What are big data and how does it play into business? The term “big data” was coined in the late 1990s by two men who would later become important figures in the field of information systems. Jim Wright and John Norton distinguished themselves as the fathers of modern big data theory. They conceptualized big data as a language–a powerful tool that would enable people to process unmeasurable quantities of diverse types of data. These “data sets” would be collected and evaluated over time to yield new insights and allow business people to make informed decisions about their customers and products.
In the early days of the computer age, there were a handful of different technologies that were involved in providing big data analysis tools. There were different ways to crunch numbers and extract useful information from files and other types of information. Some systems used what is now known as the relational database management system (or RDBMS) and some leveraged what became known as the object-oriented database management system (or ODBMS). One of the primary technologies used in the early days of big data analysis was the spreadsheet. Initially, spreadsheet software was designed to simply handle basic data analysis problems by allowing users to enter data into cells and then manipulate the data within the spreadsheet in order to provide visual representation of the data set’s key characteristics.
The ability to process large amounts of unstructured big data and to perform complex analytical functions quickly and reliably has led to what is today known as big data analytics. Many different pieces of hardware and specialized software are available for conducting various aspects of big data analytics. One popular area of application is social media marketing. Businesses use social media to provide in-depth customer profiles and also facilitate interaction through various forms of messaging. By combining customer data with structured social media data, companies have been able to build personalized connections and campaigns that help to strengthen customer relationships and drive sales.
Another application of the big data concept is e-commerce. Companies now use unstructured data to provide detailed business intelligence reports, such as product and service demand, competitor analysis, segmentation, and market saturation. These reports are often provided in charts and tables, but sometimes the text is necessary to extract the important information. Extracting text information can be done through several different techniques, such as using a specialized application such as the IBM text mining tool or a web-based tool such as Google Sheets. Extracting text information is particularly difficult if the original data is unstructured.

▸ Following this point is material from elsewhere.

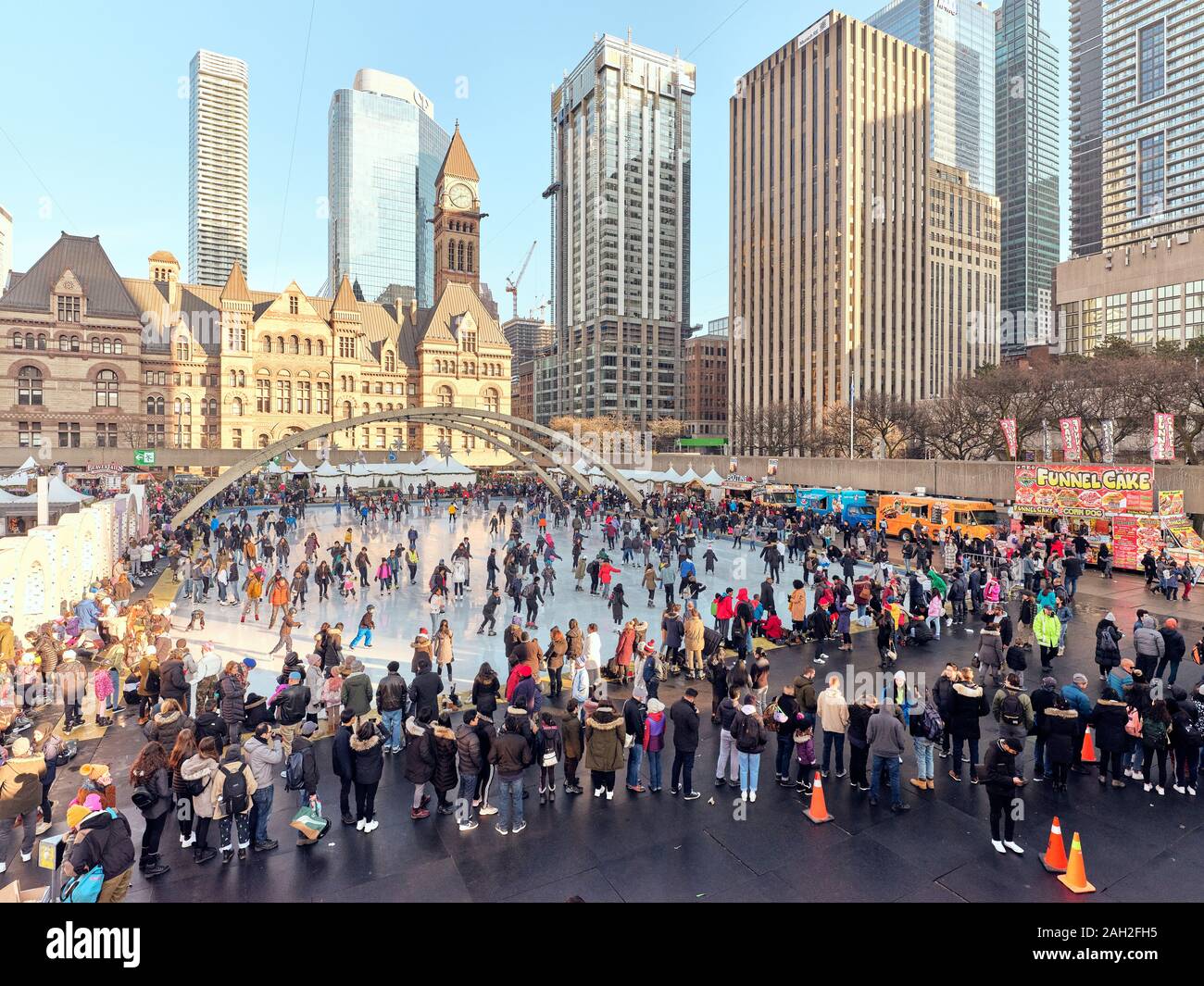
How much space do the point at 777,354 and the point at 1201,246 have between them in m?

A more challenging task is the task of how to extract valuable information from unstructured big data. Traditional approaches to this problem have relied heavily on the knowledge of people who possess the relevant skills, experience, and expertise. Such experts are in short supply, especially in today’s job market. Experts must therefore build their skills by acquiring training and developing new tools to overcome the challenges of big data.
The biggest challenge for the IT industry, and therefore for businesses looking to implement big data analytics, is the development of large and powerful database management systems. Database management systems, or DMS, must store data and extract useful information from it. Today’s large databases, developed using various technologies such as HDFS, file system, and MySQL/ Oracle, are difficult to manage. File system technology, which uses NFS and IPC, is also quite limited.
This poses two important characteristics for a successful big data analytics system. First, it must let us take advantage of multiple streams of data. Data sets obtained using different technologies – traditional relational and object-oriented databases – are valuable because each one has a distinct purpose. Second, it must let us leverage the power of artificial intelligence. Since humans are better at organizing and managing sets of information, a good DMS must be able to let us manipulate big data sets using state of the art tools.
Although big data concept and development are the targets of many companies aiming to implement DMS, some of them are not very clear about the idea of a data warehouse, or a structured way of managing big data sets. Companies developing DMS products must therefore carefully explain the benefits of a data warehouse. They must also explain the advantages of using an unstructured data warehouse, and how it differs from a traditional relational or object-oriented database management system. Finally, they should allow users to experiment with various warehouse models, as well as with the file system virtualization and other options.